Cuba has sent a complement of trained doctors and nurses to help Italy deal with the Coronavirus outbreak. Italy is currently struggling with the highest fatality statistics even outstripping China where the original outbreak occurred. Lombardy being Italy’s worst effected region specifically asked for help from Cuban medics as they have proved invaluable to contain the Chinese outbreak in Wuhan.
The army of medics called the “White Robes” come from Cuba and travel the world to help with medical emergencies; being among the first to the frontline to fight the cholera epidemic in Haiti, the deadly Ebola outbreak in West Africa as well as many other such cases globally.

Whereas many developed countries export weapons and arms, Cuba chooses to export its highly trained medics and doctors.

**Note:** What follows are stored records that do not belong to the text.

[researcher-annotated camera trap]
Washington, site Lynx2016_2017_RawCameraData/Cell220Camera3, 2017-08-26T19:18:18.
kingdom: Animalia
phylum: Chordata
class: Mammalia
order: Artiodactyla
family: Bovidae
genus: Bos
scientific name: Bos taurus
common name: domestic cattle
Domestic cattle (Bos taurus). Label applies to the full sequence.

Cuba fighting European Coronavirus
The unit of 52 personal represent the first time Cuba has sent these medical specialists to a European country; Italy being among the richest countries in the world.
In recent days this is the 6th medical brigade sent out by Cuba to fight the spread of Coronavirus abroad, sending also units to Jamaica, Suriname, Grenada, Nicaragua and Venezuela.
Cuba has one of the highest ratios worldwide of physicians per capita even when excluding those doctors abroad, and its medical brigades for disaster relief continue to earn Havana goodwill worldwide.
“In a time of crisis, the Cuban government, the Cuban people … have risen to the occasion, they have heard our appeal and they have responded,” Jamaican Health Minister Christopher Tufton said on Saturday upon greeting 140 Cuban medical professionals at Kingston international airport.
Britain also thanked Cuba last week for allowing a British cruise ship that had been turned away by several Caribbean ports to dock on the island and for enabling the evacuation of the more than 600 passengers onboard.
We are all afraid but we have a revolutionary duty to fulfill, so we take out fear and put it to one side, he who says he is not afraid is a superhero, but we are not superheros, we are revolutionary doctors.
Leonardo Fernandez, 68, an intensive care specialist
Meanwhile Cuba, which is known for its disaster preparedness, is stepping up measures at home too to stem the coronavirus contagion. Twenty-five cases have been confirmed so far.
President Miguel Diaz-Canel announced late on Friday the country would be closing its borders to foreign non-residents from Tuesday in a major blow to one of the motors of its cash-strapped economy, tourism.
Thousands of doctors and medicine students are also going door-to-door monitoring their local communities.